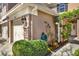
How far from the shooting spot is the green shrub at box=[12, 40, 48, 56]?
244 centimetres

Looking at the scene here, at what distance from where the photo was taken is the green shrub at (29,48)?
2.44 metres

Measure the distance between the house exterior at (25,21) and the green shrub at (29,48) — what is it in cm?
7

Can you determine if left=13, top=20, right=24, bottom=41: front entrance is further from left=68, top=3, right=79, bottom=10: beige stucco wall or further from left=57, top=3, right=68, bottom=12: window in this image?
left=68, top=3, right=79, bottom=10: beige stucco wall

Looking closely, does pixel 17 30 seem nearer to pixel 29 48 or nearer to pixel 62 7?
pixel 29 48

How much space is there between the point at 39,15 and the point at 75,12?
Answer: 52cm

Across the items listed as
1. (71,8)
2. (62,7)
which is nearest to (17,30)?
(62,7)

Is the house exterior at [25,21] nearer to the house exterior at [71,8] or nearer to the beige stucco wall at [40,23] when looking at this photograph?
the beige stucco wall at [40,23]

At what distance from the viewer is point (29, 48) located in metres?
2.45

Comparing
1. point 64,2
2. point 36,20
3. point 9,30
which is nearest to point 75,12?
point 64,2

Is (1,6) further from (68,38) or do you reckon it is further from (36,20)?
(68,38)

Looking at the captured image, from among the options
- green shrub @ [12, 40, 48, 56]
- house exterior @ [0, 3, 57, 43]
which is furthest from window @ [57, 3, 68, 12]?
green shrub @ [12, 40, 48, 56]

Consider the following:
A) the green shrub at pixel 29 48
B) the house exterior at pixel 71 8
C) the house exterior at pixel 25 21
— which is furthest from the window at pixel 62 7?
the green shrub at pixel 29 48

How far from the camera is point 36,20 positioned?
2494 mm

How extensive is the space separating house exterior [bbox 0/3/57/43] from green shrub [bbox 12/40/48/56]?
0.24 feet
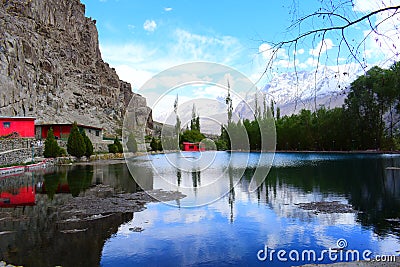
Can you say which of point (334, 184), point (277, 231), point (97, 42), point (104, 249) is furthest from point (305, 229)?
point (97, 42)

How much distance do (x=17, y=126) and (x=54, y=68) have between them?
45.2 meters

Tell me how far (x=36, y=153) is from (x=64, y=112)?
38.6 meters

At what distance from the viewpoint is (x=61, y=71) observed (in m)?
76.9

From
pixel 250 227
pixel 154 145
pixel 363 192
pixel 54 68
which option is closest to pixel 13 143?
pixel 250 227

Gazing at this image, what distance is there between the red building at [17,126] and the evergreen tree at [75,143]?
399 centimetres

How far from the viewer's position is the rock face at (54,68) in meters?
50.9

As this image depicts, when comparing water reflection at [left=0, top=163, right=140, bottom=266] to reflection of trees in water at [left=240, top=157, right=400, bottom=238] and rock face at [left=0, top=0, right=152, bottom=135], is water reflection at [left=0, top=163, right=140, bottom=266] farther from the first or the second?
rock face at [left=0, top=0, right=152, bottom=135]

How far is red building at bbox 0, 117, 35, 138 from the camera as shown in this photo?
31016mm

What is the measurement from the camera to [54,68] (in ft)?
238

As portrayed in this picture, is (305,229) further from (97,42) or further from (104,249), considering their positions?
(97,42)

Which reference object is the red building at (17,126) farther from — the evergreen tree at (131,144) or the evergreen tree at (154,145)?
the evergreen tree at (154,145)

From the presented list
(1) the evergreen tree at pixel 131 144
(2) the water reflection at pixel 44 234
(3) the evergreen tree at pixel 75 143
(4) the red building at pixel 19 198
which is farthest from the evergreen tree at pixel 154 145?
(2) the water reflection at pixel 44 234

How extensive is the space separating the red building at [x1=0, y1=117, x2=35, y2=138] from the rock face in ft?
50.7

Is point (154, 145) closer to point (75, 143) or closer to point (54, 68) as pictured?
point (75, 143)
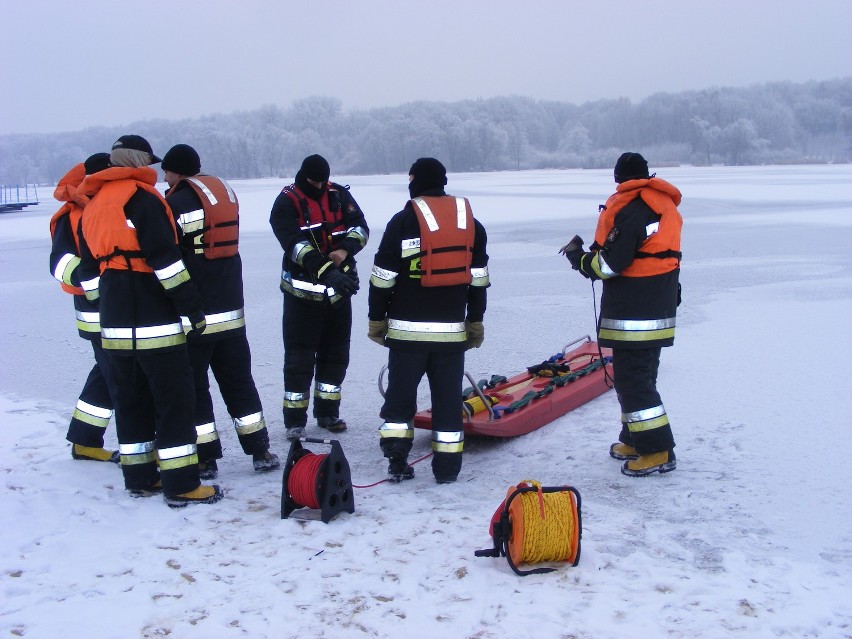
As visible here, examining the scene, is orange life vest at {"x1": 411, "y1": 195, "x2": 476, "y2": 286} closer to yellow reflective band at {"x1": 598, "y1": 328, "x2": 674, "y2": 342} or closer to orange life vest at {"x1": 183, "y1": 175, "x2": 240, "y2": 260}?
yellow reflective band at {"x1": 598, "y1": 328, "x2": 674, "y2": 342}

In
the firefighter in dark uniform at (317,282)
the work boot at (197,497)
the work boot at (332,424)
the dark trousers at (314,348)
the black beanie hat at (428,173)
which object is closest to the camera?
the work boot at (197,497)

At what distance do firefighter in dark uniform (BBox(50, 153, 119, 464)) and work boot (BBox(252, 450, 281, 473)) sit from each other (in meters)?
0.79

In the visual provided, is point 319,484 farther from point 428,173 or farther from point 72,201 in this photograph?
point 72,201

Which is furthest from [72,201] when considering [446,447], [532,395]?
[532,395]

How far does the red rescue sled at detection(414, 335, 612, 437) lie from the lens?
15.6ft

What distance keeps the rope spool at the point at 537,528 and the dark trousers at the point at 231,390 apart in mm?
1669

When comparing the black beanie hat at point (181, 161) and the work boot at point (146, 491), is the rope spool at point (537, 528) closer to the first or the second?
the work boot at point (146, 491)

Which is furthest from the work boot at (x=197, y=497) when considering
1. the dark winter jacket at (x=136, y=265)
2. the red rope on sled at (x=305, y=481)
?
the dark winter jacket at (x=136, y=265)

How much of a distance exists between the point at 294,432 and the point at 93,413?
1.16 m

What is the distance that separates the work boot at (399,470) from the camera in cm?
427

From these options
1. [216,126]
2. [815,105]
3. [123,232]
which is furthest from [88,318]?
[815,105]

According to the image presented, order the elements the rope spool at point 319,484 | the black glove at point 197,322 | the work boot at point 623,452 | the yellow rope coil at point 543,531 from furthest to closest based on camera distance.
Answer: the work boot at point 623,452, the black glove at point 197,322, the rope spool at point 319,484, the yellow rope coil at point 543,531

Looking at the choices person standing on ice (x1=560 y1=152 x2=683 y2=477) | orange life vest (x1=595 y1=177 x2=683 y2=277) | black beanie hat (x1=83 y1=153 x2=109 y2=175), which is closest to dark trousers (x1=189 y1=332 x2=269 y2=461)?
black beanie hat (x1=83 y1=153 x2=109 y2=175)

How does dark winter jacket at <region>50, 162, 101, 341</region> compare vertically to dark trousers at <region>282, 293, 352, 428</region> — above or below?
above
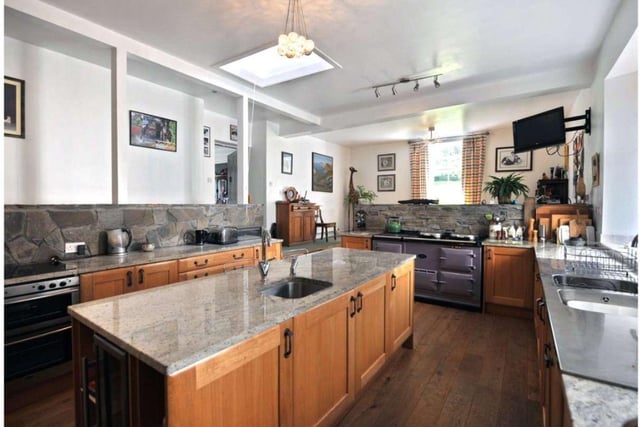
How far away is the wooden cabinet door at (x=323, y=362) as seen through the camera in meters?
1.41

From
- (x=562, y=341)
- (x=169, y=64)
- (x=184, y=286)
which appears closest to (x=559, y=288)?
(x=562, y=341)

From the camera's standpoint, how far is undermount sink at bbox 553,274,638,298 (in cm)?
178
= = = =
Directions: Copy out every one of the entries above with "house exterior" swapped for "building facade" throughout, keeping everything else the same and omitting the pictures.

Expected answer:
How far from the shooting spot is the green shrub at box=[12, 40, 48, 56]?
244 centimetres

Looking at the scene here, at what distance from where the photo was taken is the green shrub at (29,48)?
2.44 metres

Measure the distance between the building facade at (25,21) and the green shrub at (29,48) — what is it in cm?
7

Can you determine if left=13, top=20, right=24, bottom=41: front entrance is further from left=68, top=3, right=79, bottom=10: beige stucco wall or further from left=57, top=3, right=68, bottom=12: window in this image?
left=68, top=3, right=79, bottom=10: beige stucco wall

Looking closely, does pixel 17 30 seem nearer to pixel 29 48 or nearer to pixel 62 7?
pixel 29 48

How much space is there between the point at 39,15 and the point at 75,12?
Answer: 52cm

Across the items listed as
1. (71,8)
2. (62,7)
which is nearest to (17,30)?
(62,7)

Is the building facade at [25,21] nearer to the building facade at [71,8] or nearer to the beige stucco wall at [40,23] when looking at this photograph?
the beige stucco wall at [40,23]

At what distance from the viewer is point (29, 48) located in metres?
2.45

Comparing
1. point 64,2
2. point 36,20
3. point 9,30
which is nearest to point 75,12?
point 64,2

Is (1,6) further from (68,38) or do you reckon it is further from (36,20)?
(68,38)

Looking at the captured image, from among the options
- green shrub @ [12, 40, 48, 56]
- building facade @ [0, 3, 57, 43]
which is furthest from window @ [57, 3, 68, 12]?
green shrub @ [12, 40, 48, 56]

Consider the following:
A) the green shrub at pixel 29 48
B) the building facade at pixel 71 8
C) the building facade at pixel 25 21
— which is furthest from the window at pixel 62 7?
the green shrub at pixel 29 48

How far from the camera is point 36,20 positioned?
2494 mm

How extensive is the space separating building facade [bbox 0/3/57/43] from green shrub [bbox 12/40/48/56]?
0.24 feet
Can you say which of point (334, 184), point (277, 231), point (97, 42), point (104, 249) is furthest from point (305, 229)?
point (97, 42)

How much distance do (x=17, y=126) and (x=54, y=68) have between them?
45.2 meters

Tell me how far (x=36, y=153) is from (x=64, y=112)?
38.6 meters

At what distance from the viewpoint is (x=61, y=71) observed (in m)?
76.9

From
pixel 250 227
pixel 154 145
pixel 363 192
pixel 54 68
which option is closest to pixel 13 143?
pixel 250 227

Gazing at this image, what distance is there between the red building at [17,126] and the evergreen tree at [75,143]?
399 centimetres

How far from the viewer's position is the rock face at (54,68) in meters?
50.9

As this image depicts, when comparing water reflection at [left=0, top=163, right=140, bottom=266] to reflection of trees in water at [left=240, top=157, right=400, bottom=238] and rock face at [left=0, top=0, right=152, bottom=135], is water reflection at [left=0, top=163, right=140, bottom=266] farther from the first or the second?
rock face at [left=0, top=0, right=152, bottom=135]

How far is red building at bbox 0, 117, 35, 138 from the camera as shown in this photo?
31016mm

What is the measurement from the camera to [54,68] (in ft)?
238

As portrayed in this picture, is (305,229) further from (97,42) or further from (104,249), considering their positions?
(97,42)

Which reference object is the red building at (17,126) farther from — the evergreen tree at (131,144) or the evergreen tree at (154,145)?
the evergreen tree at (154,145)

From the presented list
(1) the evergreen tree at pixel 131 144
(2) the water reflection at pixel 44 234
(3) the evergreen tree at pixel 75 143
(4) the red building at pixel 19 198
which is farthest from the evergreen tree at pixel 154 145?
(2) the water reflection at pixel 44 234

How extensive is the space separating the red building at [x1=0, y1=117, x2=35, y2=138] from the rock face in ft?
50.7

Is point (154, 145) closer to point (75, 143) or closer to point (54, 68) as pictured?
point (75, 143)
As visible here, examining the scene, is orange life vest at {"x1": 411, "y1": 195, "x2": 476, "y2": 286} closer to yellow reflective band at {"x1": 598, "y1": 328, "x2": 674, "y2": 342} or closer to orange life vest at {"x1": 183, "y1": 175, "x2": 240, "y2": 260}?
yellow reflective band at {"x1": 598, "y1": 328, "x2": 674, "y2": 342}

In
the firefighter in dark uniform at (317,282)
the work boot at (197,497)
the work boot at (332,424)
the dark trousers at (314,348)
the black beanie hat at (428,173)
which object is closest to the camera?
the work boot at (197,497)

At what distance do firefighter in dark uniform (BBox(50, 153, 119, 464)) and work boot (BBox(252, 450, 281, 473)) sit from each other (in meters)?
0.79

In the visual provided, is point 319,484 farther from point 428,173 or farther from point 72,201 in this photograph?
point 72,201

Which is furthest from [72,201] when considering [446,447], [532,395]?
[532,395]

How far does the red rescue sled at detection(414, 335, 612, 437) lie from the lens?
15.6ft

What distance keeps the rope spool at the point at 537,528 and the dark trousers at the point at 231,390 apart in mm?
1669

When comparing the black beanie hat at point (181, 161) and the work boot at point (146, 491), is the rope spool at point (537, 528) closer to the first or the second?
the work boot at point (146, 491)

Which is furthest from the work boot at (x=197, y=497) when considering
1. the dark winter jacket at (x=136, y=265)
2. the red rope on sled at (x=305, y=481)
?
the dark winter jacket at (x=136, y=265)

How much of a distance exists between the point at 294,432 and the point at 93,413?
1.16 m

What is the distance that separates the work boot at (399,470) from the camera in cm?
427

From these options
1. [216,126]
2. [815,105]
3. [123,232]
which is furthest from [88,318]?
[815,105]

According to the image presented, order the elements the rope spool at point 319,484 | the black glove at point 197,322 | the work boot at point 623,452 | the yellow rope coil at point 543,531 from furthest to closest based on camera distance.
Answer: the work boot at point 623,452, the black glove at point 197,322, the rope spool at point 319,484, the yellow rope coil at point 543,531

Looking at the choices person standing on ice (x1=560 y1=152 x2=683 y2=477) | orange life vest (x1=595 y1=177 x2=683 y2=277) | black beanie hat (x1=83 y1=153 x2=109 y2=175), which is closest to dark trousers (x1=189 y1=332 x2=269 y2=461)?
black beanie hat (x1=83 y1=153 x2=109 y2=175)

How does dark winter jacket at <region>50, 162, 101, 341</region> compare vertically to dark trousers at <region>282, 293, 352, 428</region> — above or below?
above
How far away is the wooden cabinet door at (x=323, y=362) as seen through the camera in meters?
1.41

From
- (x=562, y=341)
- (x=169, y=64)
- (x=184, y=286)
which appears closest to (x=559, y=288)?
(x=562, y=341)

From the camera's standpoint, how far is undermount sink at bbox 553,274,638,298 (in cm)?
178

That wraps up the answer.